My first visit to Highbury was not to watch a game, but on a trip to London with my Mum and Dad in the summer of 1993. I begged and begged for them to go a few stops up the Piccadilly line from Covent Garden so I could take a look around the stadium I’d for so long dreamed about.

Thankfully, they eventually succumbed to my moaning and agreed to take me. When we arrived at the tube stop the thing that struck me was how every underground station in London looked more or less the same. Not this one though. This one was Arsenalised. I could feel my stomach doing knots.

We got to street level and then.....houses. Rows and rows of houses. Where was the ground?

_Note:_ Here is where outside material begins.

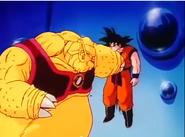 Mikokatsu atrapando a Goku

After asking a few people we turned a corner onto Avenell Road and there it was in all its Art Deco glory, the East Stand. Approaching the stadium I remember thinking how quiet it was, how small the stadium looked from the outside and how close people lived to this place!

We went to the Gunners Shop and Mum bought me a navy blue (I know) Arsenal jumper. I recall looking through the gaps in the gates to the Clock End car park, trying to catch a glimpse of one of the players, or George Graham maybe. I walked casually into the main entrance of the East Stand and found myself face to face with Herbert Chapman, women busy working in the office to my left paid no attention to this wide-eyed 14-year-old as he looked around the famous marble hall.

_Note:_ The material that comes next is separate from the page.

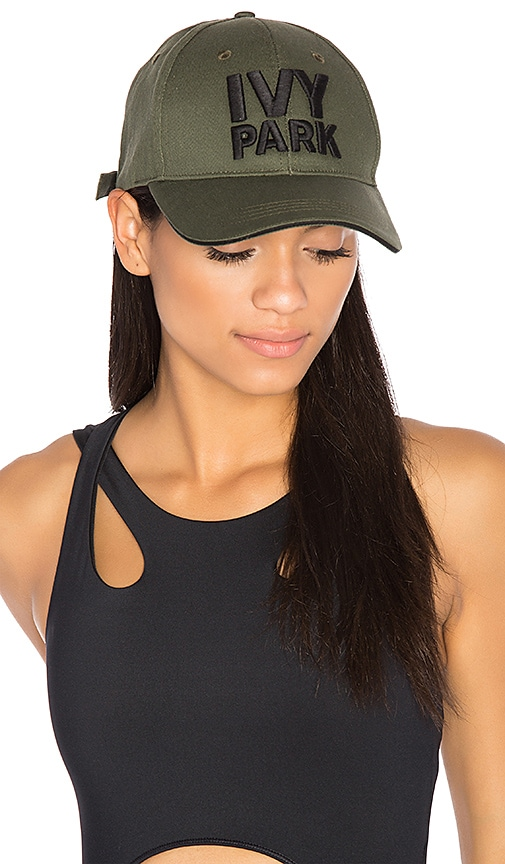 IVY PARK Baseball Cap in Army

On leaving we passed the ongoing building work on the North Bank. Seeing a gap in the fence my Dad told me to go in. Without a moment’s thought, I did (imagine trying to do that now with security/health and safety!). Again no one seemed to bat an eyelid as I walked tentatively towards the lushest green grass I had ever seen. I was on the pitch by the corner flag thinking about the goals that I had seen on TV at this end of the ground, of the players that I worshipped. On my way out my, Dad took a photo of me perched on a wall between the East Stand and North bank, the West Stand shimmering in the background.

Each time I visit the Grove now I always go and see Highbury. On one occasion (when we played Burnley in 2010) I was again able to get onto the pitch down by the East Stand and North Bank although I was somewhat sad at what changes there were and how much I missed the old ground, now that glass and steel had replaced the beautiful turf.

We have our new home now, but for me you can never beat Highbury for its class, its intimacy, its history and for the memories that it gave me personally, especially on that first visit.